Jenazah korban diantar ke pinggir kali yang besar dan deras lalu dilepaskan beserta bahan-bahan khusus seperti jugi, nono, poga, igidepa, ompokutu, mboe dan peawogo.  Makna dari keikutsertaan bahan-bahan itu adalah hal-hal yang berkaiatan dengan tingkah laku dan kedosaan manusia yang dilepaskan untuk hidup baru. Bahan-bahan bekas melambangkan kedosaan, sikap dan perbuatan lama yang merugikan hidup bersama. Orang Moni meyakini bahwa hal yang buruk dan yang lama harus dilepaskan bersama jenazah korban lalu membangun kembali hidup serta semangat baru.
Setalah pulang dari acara pelepasan jenazah, keluarga dekat para korban harus berunding bersama untuk mengadakan upacara penyucian secara simbolis. Mereka harus menentukan waktu yang tepat dan mengumpulkan bahan-bahan yang diperlukan dalam ritus tersebut. Tempat upacara harus jauh dari keramaian alasannya agar kedosaan yang dibersihkan tidak terjebak dan nilai kesakralan tidak tercemar atau ternoda. Orang yang bukan dari klen korban tidak boleh hadir dan mengikuti ritus penyucian tersebut.

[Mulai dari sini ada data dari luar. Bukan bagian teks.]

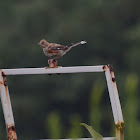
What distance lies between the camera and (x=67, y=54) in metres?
17.4

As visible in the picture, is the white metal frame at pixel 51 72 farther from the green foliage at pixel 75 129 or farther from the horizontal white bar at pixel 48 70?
the green foliage at pixel 75 129

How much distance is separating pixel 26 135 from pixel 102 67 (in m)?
13.9

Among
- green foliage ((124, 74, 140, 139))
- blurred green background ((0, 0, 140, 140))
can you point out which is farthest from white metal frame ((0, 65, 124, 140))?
blurred green background ((0, 0, 140, 140))

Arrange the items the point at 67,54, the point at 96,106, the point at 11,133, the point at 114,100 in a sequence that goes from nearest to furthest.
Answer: the point at 96,106
the point at 11,133
the point at 114,100
the point at 67,54

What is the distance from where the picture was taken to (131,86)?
168cm

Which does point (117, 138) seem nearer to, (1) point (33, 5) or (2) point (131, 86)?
(2) point (131, 86)

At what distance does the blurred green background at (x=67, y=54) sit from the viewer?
55.7 feet

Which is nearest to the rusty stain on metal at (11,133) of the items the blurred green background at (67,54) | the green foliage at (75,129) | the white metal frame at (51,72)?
the white metal frame at (51,72)

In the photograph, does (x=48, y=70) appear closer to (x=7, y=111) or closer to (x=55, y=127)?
(x=7, y=111)

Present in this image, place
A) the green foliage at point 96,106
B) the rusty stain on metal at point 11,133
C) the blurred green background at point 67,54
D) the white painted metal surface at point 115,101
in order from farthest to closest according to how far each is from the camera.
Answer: the blurred green background at point 67,54, the white painted metal surface at point 115,101, the rusty stain on metal at point 11,133, the green foliage at point 96,106

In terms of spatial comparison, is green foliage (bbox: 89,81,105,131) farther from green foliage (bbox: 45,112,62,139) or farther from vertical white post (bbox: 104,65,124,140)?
vertical white post (bbox: 104,65,124,140)

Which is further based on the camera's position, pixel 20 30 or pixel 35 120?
pixel 20 30

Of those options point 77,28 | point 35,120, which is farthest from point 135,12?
point 35,120

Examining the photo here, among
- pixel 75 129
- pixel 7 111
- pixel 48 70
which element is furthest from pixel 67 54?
pixel 75 129
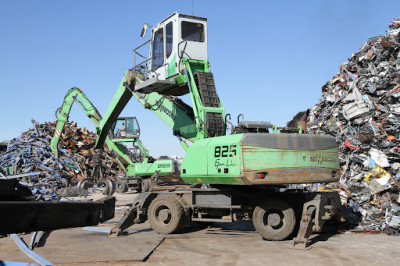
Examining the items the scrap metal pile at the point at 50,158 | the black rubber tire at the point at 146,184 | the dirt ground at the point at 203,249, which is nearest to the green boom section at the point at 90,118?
the black rubber tire at the point at 146,184

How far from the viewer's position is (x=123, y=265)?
699 cm

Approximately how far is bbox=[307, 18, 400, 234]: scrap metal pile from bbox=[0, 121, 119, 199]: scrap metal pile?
1335 cm

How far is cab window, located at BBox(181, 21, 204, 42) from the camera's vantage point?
11797mm

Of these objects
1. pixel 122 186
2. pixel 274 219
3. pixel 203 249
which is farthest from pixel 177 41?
pixel 122 186

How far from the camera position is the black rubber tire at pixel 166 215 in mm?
9945

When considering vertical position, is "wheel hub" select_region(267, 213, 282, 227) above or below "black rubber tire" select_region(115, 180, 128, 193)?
below

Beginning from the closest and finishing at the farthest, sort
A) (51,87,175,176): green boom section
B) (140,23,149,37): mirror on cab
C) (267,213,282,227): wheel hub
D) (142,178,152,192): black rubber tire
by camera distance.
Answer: (267,213,282,227): wheel hub
(140,23,149,37): mirror on cab
(51,87,175,176): green boom section
(142,178,152,192): black rubber tire

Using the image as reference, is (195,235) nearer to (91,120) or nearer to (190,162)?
(190,162)

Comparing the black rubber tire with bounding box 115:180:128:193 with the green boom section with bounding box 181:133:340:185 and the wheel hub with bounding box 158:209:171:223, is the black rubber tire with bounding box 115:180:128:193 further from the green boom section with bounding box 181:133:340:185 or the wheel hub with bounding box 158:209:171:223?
the green boom section with bounding box 181:133:340:185

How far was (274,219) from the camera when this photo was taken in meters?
9.12

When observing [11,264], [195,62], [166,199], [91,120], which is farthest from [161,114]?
[11,264]

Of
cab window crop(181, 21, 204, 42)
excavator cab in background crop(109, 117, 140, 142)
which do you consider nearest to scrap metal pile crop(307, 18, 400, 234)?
cab window crop(181, 21, 204, 42)

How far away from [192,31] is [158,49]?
3.97 feet

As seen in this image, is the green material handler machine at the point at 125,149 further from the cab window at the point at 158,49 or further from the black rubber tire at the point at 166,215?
the black rubber tire at the point at 166,215
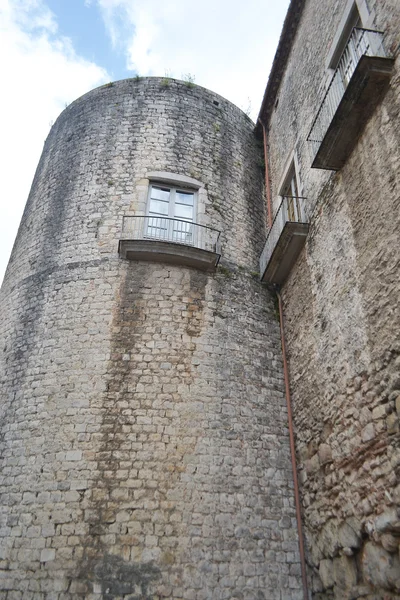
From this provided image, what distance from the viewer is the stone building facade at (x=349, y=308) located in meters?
5.25

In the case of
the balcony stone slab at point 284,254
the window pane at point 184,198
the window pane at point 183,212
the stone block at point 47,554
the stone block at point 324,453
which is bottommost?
the stone block at point 47,554

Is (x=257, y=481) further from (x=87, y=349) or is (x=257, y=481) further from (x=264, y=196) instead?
(x=264, y=196)

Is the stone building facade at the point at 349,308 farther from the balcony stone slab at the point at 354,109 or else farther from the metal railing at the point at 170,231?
the metal railing at the point at 170,231

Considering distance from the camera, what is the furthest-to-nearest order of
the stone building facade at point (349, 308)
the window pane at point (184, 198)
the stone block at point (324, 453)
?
the window pane at point (184, 198) < the stone block at point (324, 453) < the stone building facade at point (349, 308)

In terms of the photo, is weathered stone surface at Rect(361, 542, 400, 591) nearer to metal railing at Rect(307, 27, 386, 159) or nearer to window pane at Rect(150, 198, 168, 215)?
metal railing at Rect(307, 27, 386, 159)

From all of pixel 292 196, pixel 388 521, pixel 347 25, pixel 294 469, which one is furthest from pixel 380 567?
pixel 347 25

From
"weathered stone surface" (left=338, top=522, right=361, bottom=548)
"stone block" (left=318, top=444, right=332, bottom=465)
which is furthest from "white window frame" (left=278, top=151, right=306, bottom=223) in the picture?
"weathered stone surface" (left=338, top=522, right=361, bottom=548)

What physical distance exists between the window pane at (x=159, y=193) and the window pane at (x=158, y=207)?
0.10 m

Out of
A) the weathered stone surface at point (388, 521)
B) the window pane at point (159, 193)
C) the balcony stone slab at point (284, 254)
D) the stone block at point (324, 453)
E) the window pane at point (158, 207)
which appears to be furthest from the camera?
the window pane at point (159, 193)

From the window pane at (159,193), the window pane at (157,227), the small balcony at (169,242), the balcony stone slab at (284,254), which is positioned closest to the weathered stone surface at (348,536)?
the balcony stone slab at (284,254)

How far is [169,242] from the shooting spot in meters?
8.50

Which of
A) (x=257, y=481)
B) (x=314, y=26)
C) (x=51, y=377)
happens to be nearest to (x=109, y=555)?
(x=257, y=481)

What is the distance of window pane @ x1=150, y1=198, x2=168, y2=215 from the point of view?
31.1 ft

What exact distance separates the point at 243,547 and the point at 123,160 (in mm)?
7675
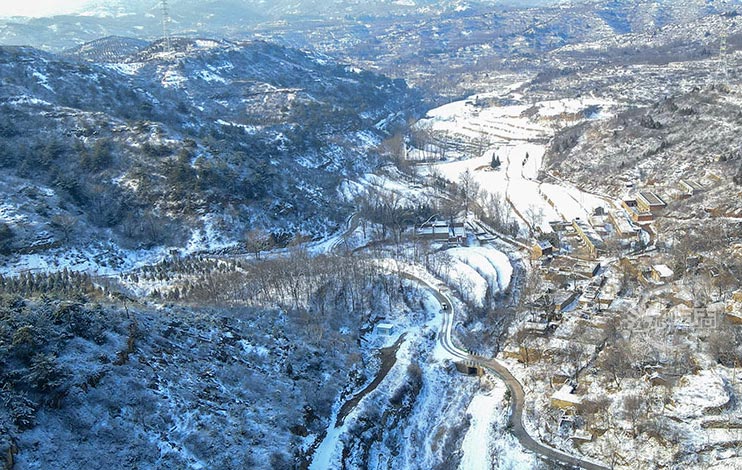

Pada hari yang telah disepakati bersama itu, semua anggota keluarga sudah harus berada di tempat ritus jebadisia. Tua adat yang memimpin jalannya ritus tersebut dan setiap orang yang hadir harus dicelup dalam kolam oleh tua adat. Ritus ini ditutup dengan acara makan tane wogo. Makna makan daging tane wogo adalah pembersihan diri dari dalam tubuh dengan lemak babi, agar setiap orang sungguh-sungguh dibersihkan baik luar maupun dalam tubuh manusia. Setelah upacara berakhir, semua peserta pulang ke rumah masing-masing denga hati tenang dan damai.

4.             TUJUAN RITUS JEBADISIA
Tujuan orang Moni mengadakan ritus ini adalah menormalkan hubungan dengan sesama, alam dan daya tertinggi ‘Emo’. Hubungan harmonis ini hanya dapat putus apabila ada pelanggaran, terutama zinah dan inces. Maka kedosaan manusia itu mesti dibersihkan melalui ritus jebadisia agar relasi tersebut normal kembali.

SUMBER
Tabuni, Natalis. “Relasi Orang Moni dengan Emo.” Skripsi tidak diterbitkan. Sekolah Tinggi Filsafat – Fajar Timur, Jayapura, 1999.